Maraknya Aksi Premanisme di Medan, Epza : Setelah Viral Baru Ditangkap Polisi?


 Maraknya Aksi Premanisme di Medan, Epza : Setelah Viral Baru Ditangkap Polisi? Perbesar

Eka Putra Zakran, SH, MH.

Medan, NET24JAM.ID – Masih maraknya aksi premanisme, pungli dan pemerasan di Medan Sumatera Utara, belakangan ini terungkap setelah viral di media sosial baru ditangkap polisi mendapat tanggapan dari Eka Putra Zakran, SH., MH.

Pria yang akrab disapa Epza ini mengatakan, bahwa aksi premanisme yang disertai dengan ancaman  dan tindakan kekerasan atau setidaknya ada tindakan main hakim sendiri (eigenrichting) adalah bertentangan dengan kaidah hukum yang berlaku. 
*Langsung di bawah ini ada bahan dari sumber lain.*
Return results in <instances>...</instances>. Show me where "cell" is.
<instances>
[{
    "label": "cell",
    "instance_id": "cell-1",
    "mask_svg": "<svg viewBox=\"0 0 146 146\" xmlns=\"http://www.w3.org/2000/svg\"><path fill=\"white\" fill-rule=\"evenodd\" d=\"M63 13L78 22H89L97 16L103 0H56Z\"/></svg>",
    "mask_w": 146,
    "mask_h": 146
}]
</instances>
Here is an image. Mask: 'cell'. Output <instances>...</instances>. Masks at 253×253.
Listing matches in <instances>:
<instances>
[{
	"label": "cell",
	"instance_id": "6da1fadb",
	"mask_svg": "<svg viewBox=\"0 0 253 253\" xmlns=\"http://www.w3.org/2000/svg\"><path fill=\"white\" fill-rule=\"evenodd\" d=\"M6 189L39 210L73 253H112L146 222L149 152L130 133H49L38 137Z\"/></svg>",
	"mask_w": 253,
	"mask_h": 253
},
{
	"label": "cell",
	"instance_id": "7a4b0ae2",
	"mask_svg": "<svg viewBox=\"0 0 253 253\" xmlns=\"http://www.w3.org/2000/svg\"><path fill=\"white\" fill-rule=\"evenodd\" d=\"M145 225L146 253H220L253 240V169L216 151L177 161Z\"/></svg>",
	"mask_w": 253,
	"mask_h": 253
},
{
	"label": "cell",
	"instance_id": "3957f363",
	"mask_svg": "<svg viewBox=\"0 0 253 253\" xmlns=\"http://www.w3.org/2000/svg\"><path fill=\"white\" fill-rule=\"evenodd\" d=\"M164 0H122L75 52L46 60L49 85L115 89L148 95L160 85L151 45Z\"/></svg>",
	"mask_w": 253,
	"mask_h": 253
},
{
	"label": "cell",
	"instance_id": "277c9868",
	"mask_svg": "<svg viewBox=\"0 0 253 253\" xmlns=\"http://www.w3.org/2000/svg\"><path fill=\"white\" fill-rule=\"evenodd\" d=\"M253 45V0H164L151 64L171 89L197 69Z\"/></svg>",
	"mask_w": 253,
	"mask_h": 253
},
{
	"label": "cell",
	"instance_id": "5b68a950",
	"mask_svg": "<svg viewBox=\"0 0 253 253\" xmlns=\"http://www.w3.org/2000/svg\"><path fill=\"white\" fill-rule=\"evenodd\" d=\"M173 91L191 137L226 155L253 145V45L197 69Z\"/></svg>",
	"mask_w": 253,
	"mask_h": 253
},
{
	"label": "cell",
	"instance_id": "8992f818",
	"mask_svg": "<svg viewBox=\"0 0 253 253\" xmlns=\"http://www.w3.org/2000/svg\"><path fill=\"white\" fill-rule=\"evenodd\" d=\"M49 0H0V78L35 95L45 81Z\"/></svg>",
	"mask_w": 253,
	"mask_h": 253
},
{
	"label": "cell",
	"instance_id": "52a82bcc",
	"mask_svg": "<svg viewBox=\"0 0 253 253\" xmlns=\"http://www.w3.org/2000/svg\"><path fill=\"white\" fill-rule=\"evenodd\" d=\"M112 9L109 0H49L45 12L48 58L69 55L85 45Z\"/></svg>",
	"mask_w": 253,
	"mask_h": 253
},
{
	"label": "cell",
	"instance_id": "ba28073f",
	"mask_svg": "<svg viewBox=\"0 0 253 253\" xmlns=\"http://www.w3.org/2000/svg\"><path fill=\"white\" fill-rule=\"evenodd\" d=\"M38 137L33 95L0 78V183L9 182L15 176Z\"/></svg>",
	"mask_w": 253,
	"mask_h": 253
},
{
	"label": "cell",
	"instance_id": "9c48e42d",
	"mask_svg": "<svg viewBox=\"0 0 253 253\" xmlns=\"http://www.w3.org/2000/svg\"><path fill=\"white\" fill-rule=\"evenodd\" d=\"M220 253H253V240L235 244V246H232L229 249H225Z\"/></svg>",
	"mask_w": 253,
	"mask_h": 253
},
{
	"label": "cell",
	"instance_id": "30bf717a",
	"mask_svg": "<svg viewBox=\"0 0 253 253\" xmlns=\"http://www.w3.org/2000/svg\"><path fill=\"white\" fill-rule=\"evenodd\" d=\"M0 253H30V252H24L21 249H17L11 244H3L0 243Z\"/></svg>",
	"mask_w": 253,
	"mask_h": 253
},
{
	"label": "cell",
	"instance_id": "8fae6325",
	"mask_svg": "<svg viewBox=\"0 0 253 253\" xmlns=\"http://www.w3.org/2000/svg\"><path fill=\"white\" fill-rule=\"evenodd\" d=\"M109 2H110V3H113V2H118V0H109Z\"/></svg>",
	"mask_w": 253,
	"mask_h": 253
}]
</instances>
“Konon lagi jika aksi premanisme disertai pula dengan pungutan liar (pungli) dan/atau pemerasan dengan cara kekerasan, jelas bertentangan ketentuan hukum yang berlaku,” ujar Epza kepada media, pada Jumat (8/10/2021).

Seperti diketahui, pelaku tindak pidana seperti premanisme yang disertai aksi pungli, pemerasan dan tindakan kekerasan dapat dijerat pasal pemerasan dan ancaman sebagaimana yang diatur dalam Pasal 368 ayat (1) KUHP yang berbunyi : “Barang siapa dengan maksud untuk menguntungkan diri sendiri atau orang lain secara melawan hukum, memaksa seseorang dengan kekerasan atau ancaman kekerasan untuk memberikan barang sesuatu yang seluruhnya atau sebagian adalah kepunyaan orang itu atau orang lain atau supaya membuat hutang maupun menghapuskan piutang, diancam karena pemerasan dengan pidana penjara paling lama sembilan tahun”.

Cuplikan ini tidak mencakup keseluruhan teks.